Question about trying to update existing tables in...
# integration-snowflake
r
Question about trying to update existing tables in snowflake. I'm trying to create workflow where I read from an existing table in snowflake, enrich by adding a few column, and storing the result in another table. Using the
snowflake_pandas_io_manager
as the docs say and time partitions to do this, but it looks like an
@asset
always recreates the table. Was wondering what the suggested route was to go about updating a table on a daily basis in snowflake?
o
hi @Rohan Meringenti! as you mention, an
@asset(partitions_def=DailyPartitionDefinition(...))
will accomplish this for you (each day's partition will be written independently). Is the goal here to do this without a partitions def? If so, do you mind describing the desired behavior?
r
yeah totally fine using a partition here, but using the @asset decorator seems to always create a new table. In particular when I use the daily partitions along with the snowflake pandas io manager and each partition selects say 100 rows on that partition. Dagster fails bc of CREATE TABLE cannot be executed on an existing table. I think my issue is more that @asset is always creating a new table, not sure how to update an existing one
Here's an example code snippet:
Copy code
@asset(
    partitions_def=DailyPartitionsDefinition(start_date="2023-05-01"),
    metadata={"partition_expr": "_AIRBYTE_EMITTED_AT"},
)
def events_to_update(context, snowflake: SnowflakeResource) -> pd.DataFrame:
    partition_date_str = context.asset_partition_key_for_output()
    print("partition_date_str", partition_date_str,)

    with snowflake.get_connection() as conn:
        return (
            conn.cursor()
            .execute(
                'SELECT * FROM PAGE_VIEW_EVENTS limit 100'
            )
            .fetch_pandas_all()
        )
this fails when run on multiple partitions at a time
o
which part about it fails? do you have an error message?

- Given data -
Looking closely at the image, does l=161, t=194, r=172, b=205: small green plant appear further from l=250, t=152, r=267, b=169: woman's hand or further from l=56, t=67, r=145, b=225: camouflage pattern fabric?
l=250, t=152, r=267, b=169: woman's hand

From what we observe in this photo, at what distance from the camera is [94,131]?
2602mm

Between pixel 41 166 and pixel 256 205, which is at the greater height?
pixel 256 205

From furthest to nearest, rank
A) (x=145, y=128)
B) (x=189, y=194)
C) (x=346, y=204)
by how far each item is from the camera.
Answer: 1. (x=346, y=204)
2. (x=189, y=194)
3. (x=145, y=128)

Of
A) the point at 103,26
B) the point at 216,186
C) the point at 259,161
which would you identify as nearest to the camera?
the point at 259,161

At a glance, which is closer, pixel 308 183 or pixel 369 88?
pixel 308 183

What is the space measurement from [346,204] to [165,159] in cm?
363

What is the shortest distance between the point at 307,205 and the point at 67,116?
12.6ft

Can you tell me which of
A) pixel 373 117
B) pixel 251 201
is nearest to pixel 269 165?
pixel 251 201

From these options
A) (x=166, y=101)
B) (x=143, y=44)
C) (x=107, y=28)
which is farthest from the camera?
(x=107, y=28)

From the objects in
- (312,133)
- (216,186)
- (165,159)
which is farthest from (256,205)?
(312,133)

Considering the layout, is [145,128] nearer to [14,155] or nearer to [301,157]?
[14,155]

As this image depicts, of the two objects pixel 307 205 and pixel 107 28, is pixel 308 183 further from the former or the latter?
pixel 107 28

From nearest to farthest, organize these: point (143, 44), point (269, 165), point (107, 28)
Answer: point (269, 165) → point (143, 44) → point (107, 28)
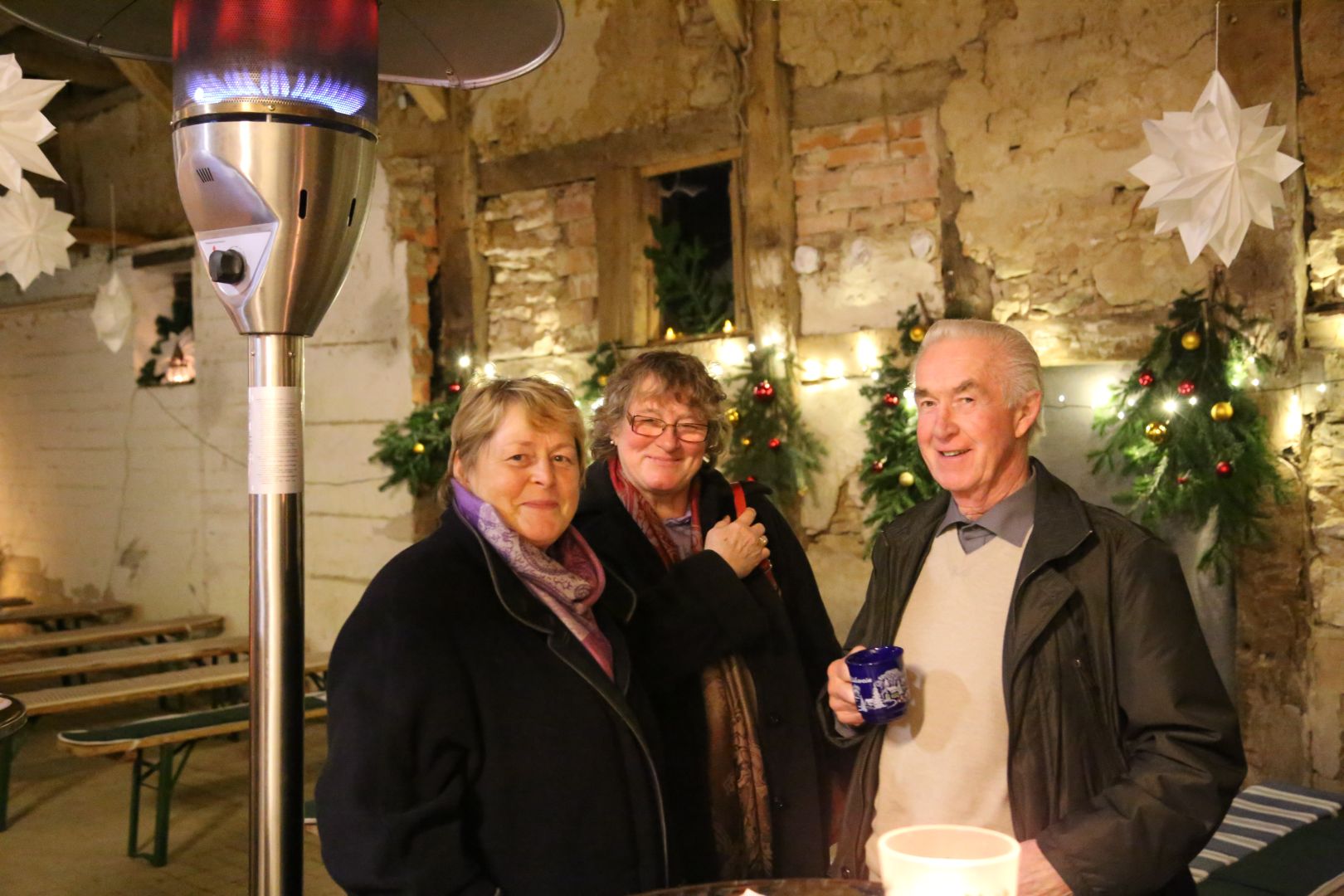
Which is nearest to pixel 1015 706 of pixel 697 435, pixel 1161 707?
pixel 1161 707

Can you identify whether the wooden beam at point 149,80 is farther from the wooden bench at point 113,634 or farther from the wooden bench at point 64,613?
the wooden bench at point 64,613

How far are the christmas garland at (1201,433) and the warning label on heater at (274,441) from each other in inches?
125

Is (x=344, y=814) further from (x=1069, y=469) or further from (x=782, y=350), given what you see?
(x=782, y=350)

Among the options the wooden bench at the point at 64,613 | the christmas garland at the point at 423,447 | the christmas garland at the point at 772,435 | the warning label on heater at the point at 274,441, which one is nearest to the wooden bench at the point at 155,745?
the christmas garland at the point at 423,447

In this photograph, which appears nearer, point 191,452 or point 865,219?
point 865,219

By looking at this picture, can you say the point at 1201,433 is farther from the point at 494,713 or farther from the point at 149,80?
the point at 149,80

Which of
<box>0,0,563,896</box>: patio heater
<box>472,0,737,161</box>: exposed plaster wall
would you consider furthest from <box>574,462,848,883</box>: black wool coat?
<box>472,0,737,161</box>: exposed plaster wall

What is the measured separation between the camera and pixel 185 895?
421 centimetres

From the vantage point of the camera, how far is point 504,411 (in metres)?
1.88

- Jobs -
[a] Please copy out the thread about updating Snowflake tables, from start to finish, with every line unchanged.
[b] Count the lines in the rows above that contain the string "objects". Reply with the number alone.

- Per-task outputs -
[a]
Question about trying to update existing tables in...
# integration-snowflake
r
Question about trying to update existing tables in snowflake. I'm trying to create workflow where I read from an existing table in snowflake, enrich by adding a few column, and storing the result in another table. Using the
snowflake_pandas_io_manager
as the docs say and time partitions to do this, but it looks like an
@asset
always recreates the table. Was wondering what the suggested route was to go about updating a table on a daily basis in snowflake?
o
hi @Rohan Meringenti! as you mention, an
@asset(partitions_def=DailyPartitionDefinition(...))
will accomplish this for you (each day's partition will be written independently). Is the goal here to do this without a partitions def? If so, do you mind describing the desired behavior?
r
yeah totally fine using a partition here, but using the @asset decorator seems to always create a new table. In particular when I use the daily partitions along with the snowflake pandas io manager and each partition selects say 100 rows on that partition. Dagster fails bc of CREATE TABLE cannot be executed on an existing table. I think my issue is more that @asset is always creating a new table, not sure how to update an existing one
Here's an example code snippet:
Copy code
@asset(
    partitions_def=DailyPartitionsDefinition(start_date="2023-05-01"),
    metadata={"partition_expr": "_AIRBYTE_EMITTED_AT"},
)
def events_to_update(context, snowflake: SnowflakeResource) -> pd.DataFrame:
    partition_date_str = context.asset_partition_key_for_output()
    print("partition_date_str", partition_date_str,)

    with snowflake.get_connection() as conn:
        return (
            conn.cursor()
            .execute(
                'SELECT * FROM PAGE_VIEW_EVENTS limit 100'
            )
            .fetch_pandas_all()
        )
this fails when run on multiple partitions at a time
o
which part about it fails? do you have an error message?

[b] 2